GIVEN RECORDS:
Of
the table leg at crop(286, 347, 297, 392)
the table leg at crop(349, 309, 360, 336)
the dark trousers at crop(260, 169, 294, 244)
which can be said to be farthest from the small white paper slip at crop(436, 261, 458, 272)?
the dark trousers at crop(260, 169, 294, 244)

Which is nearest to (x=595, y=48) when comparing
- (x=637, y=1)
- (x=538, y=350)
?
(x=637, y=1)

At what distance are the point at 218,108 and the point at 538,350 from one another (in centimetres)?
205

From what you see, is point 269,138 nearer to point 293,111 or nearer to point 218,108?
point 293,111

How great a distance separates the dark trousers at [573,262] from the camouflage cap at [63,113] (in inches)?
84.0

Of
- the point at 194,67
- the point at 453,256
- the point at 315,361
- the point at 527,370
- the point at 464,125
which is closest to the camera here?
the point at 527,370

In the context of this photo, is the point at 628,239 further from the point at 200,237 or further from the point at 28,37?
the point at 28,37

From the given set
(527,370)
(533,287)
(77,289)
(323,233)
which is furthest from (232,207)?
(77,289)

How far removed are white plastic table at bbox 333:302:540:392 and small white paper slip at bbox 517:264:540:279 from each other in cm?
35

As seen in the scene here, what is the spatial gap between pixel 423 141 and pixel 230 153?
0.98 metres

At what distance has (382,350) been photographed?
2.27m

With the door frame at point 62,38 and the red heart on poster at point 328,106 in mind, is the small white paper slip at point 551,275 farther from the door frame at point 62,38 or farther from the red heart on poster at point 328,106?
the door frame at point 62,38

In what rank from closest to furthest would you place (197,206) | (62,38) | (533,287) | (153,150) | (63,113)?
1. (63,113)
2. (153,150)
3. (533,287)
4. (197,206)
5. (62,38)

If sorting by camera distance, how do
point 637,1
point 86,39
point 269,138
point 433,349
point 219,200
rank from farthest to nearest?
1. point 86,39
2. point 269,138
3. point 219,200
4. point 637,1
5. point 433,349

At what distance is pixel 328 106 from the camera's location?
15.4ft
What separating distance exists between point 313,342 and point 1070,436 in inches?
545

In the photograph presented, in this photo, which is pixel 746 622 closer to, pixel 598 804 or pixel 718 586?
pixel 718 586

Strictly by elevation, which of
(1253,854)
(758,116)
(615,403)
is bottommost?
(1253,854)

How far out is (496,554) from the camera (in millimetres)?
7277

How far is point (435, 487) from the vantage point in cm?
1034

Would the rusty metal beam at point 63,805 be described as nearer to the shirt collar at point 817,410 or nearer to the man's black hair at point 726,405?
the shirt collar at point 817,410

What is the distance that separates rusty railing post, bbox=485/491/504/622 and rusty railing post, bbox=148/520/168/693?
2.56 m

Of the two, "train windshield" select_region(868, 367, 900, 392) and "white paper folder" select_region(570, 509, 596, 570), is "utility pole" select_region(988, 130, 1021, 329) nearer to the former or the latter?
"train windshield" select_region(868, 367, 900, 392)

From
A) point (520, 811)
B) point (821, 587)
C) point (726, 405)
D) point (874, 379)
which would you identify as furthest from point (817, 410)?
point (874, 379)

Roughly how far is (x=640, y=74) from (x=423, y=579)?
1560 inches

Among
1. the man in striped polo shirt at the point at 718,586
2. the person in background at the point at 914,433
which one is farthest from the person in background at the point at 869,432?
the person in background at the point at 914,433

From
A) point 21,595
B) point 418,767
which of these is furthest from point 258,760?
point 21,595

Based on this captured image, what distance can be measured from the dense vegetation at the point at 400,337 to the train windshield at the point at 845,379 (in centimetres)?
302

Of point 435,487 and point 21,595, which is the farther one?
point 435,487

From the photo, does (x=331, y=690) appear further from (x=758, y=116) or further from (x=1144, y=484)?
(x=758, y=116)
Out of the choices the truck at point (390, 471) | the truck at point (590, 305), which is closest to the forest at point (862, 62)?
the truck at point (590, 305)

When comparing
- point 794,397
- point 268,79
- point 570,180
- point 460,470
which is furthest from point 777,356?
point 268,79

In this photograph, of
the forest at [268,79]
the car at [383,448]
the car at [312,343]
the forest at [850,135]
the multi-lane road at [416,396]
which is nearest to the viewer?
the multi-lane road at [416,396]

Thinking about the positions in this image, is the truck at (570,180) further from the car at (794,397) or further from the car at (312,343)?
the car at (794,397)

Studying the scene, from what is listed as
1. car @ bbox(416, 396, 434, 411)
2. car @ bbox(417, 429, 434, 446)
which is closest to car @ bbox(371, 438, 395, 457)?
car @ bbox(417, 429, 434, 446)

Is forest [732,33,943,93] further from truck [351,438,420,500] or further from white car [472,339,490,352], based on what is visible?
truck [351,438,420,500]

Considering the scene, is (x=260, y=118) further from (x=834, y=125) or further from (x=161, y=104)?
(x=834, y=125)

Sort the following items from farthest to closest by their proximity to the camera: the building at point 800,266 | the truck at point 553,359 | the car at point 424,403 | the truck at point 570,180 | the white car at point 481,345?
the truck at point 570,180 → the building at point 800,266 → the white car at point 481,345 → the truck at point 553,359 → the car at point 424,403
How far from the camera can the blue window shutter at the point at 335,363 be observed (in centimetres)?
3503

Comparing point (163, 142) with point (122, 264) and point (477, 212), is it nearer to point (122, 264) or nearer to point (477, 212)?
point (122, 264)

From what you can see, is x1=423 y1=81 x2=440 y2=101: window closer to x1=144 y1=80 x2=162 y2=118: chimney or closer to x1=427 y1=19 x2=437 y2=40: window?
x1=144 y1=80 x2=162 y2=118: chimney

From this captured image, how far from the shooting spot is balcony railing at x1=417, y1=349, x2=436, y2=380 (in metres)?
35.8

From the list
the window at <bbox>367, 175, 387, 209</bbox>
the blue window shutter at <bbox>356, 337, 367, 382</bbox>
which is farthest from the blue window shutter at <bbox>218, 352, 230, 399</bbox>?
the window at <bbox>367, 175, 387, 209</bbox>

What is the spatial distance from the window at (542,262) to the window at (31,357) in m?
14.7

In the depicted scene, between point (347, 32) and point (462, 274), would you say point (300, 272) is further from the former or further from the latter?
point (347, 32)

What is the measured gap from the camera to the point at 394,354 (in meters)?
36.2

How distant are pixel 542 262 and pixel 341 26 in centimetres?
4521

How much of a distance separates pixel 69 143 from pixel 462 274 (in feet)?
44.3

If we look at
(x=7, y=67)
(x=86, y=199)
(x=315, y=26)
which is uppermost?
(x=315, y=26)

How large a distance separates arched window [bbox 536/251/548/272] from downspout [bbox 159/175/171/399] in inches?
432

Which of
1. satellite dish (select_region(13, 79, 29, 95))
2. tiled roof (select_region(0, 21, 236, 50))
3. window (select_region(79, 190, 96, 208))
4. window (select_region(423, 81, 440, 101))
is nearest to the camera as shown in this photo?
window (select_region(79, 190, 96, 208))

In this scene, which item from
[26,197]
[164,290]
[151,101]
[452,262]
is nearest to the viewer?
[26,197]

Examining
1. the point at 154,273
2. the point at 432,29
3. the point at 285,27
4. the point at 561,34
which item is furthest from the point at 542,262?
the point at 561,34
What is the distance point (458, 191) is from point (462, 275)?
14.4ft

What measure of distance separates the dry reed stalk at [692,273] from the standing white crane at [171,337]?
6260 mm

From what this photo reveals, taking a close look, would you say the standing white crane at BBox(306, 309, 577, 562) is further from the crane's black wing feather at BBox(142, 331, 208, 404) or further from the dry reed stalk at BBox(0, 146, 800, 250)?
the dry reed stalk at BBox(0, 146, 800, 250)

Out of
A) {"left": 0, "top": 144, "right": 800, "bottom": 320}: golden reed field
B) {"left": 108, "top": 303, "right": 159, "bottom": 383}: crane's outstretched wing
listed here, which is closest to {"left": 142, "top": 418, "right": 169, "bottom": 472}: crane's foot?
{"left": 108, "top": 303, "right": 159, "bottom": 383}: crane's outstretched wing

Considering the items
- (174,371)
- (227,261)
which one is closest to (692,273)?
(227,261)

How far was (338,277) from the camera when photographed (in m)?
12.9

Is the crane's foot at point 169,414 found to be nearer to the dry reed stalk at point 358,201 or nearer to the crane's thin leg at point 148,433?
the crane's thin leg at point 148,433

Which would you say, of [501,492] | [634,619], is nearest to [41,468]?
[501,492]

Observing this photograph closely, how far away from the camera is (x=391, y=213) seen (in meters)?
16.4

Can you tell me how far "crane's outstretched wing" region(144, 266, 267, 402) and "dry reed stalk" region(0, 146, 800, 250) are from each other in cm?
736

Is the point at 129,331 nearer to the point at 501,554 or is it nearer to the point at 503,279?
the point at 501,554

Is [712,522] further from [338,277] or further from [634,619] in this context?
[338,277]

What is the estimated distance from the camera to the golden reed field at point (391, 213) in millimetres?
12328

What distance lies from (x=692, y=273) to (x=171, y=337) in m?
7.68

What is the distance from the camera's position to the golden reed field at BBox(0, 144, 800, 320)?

TASK DESCRIPTION: Only the lines from the one containing "In this scene, which item from" through the end of the entries above belong in the answer; repeat them exactly.

REPLY:
In this scene, which item from
[26,197]
[164,290]
[151,101]
[452,262]
is nearest to the viewer?
[26,197]

Examining
1. the point at 154,273
2. the point at 432,29
3. the point at 285,27
4. the point at 561,34
which item is furthest from the point at 542,262?
the point at 561,34
What is the distance point (458, 191) is from point (462, 275)?
14.4ft

What measure of distance separates the dry reed stalk at [692,273] from the standing white crane at [171,337]?
6260 mm

From what this photo reveals, taking a close look, would you say the standing white crane at BBox(306, 309, 577, 562) is further from the crane's black wing feather at BBox(142, 331, 208, 404) or further from the dry reed stalk at BBox(0, 146, 800, 250)?
the dry reed stalk at BBox(0, 146, 800, 250)

Out of
A) {"left": 0, "top": 144, "right": 800, "bottom": 320}: golden reed field
B) {"left": 108, "top": 303, "right": 159, "bottom": 383}: crane's outstretched wing
listed here, which is closest to {"left": 142, "top": 418, "right": 169, "bottom": 472}: crane's foot?
{"left": 108, "top": 303, "right": 159, "bottom": 383}: crane's outstretched wing

Considering the items
- (174,371)
- (227,261)
which one is closest to (692,273)?
(227,261)

How far was (338,277) from the camera when photographed (in m)?
12.9

Is the crane's foot at point 169,414 found to be nearer to the dry reed stalk at point 358,201 or nearer to the crane's thin leg at point 148,433?
the crane's thin leg at point 148,433

Which would you say, of [501,492] | [634,619], is nearest to [41,468]?
[501,492]

Observing this photograph closely, how far away from the camera is (x=391, y=213) seen (in meters)?
16.4

Can you tell me how far "crane's outstretched wing" region(144, 266, 267, 402) and "dry reed stalk" region(0, 146, 800, 250) are from each other in cm?
736

Is the point at 129,331 nearer to the point at 501,554 or is it nearer to the point at 503,279?
the point at 501,554

Is [712,522] further from [338,277] or further from [634,619] in this context?
[338,277]

What is the estimated distance from the camera to the golden reed field at point (391, 213) in millimetres?
12328

What distance lies from (x=692, y=273) to (x=171, y=337) in m?
7.68

What is the distance from the camera's position to the golden reed field at BBox(0, 144, 800, 320)?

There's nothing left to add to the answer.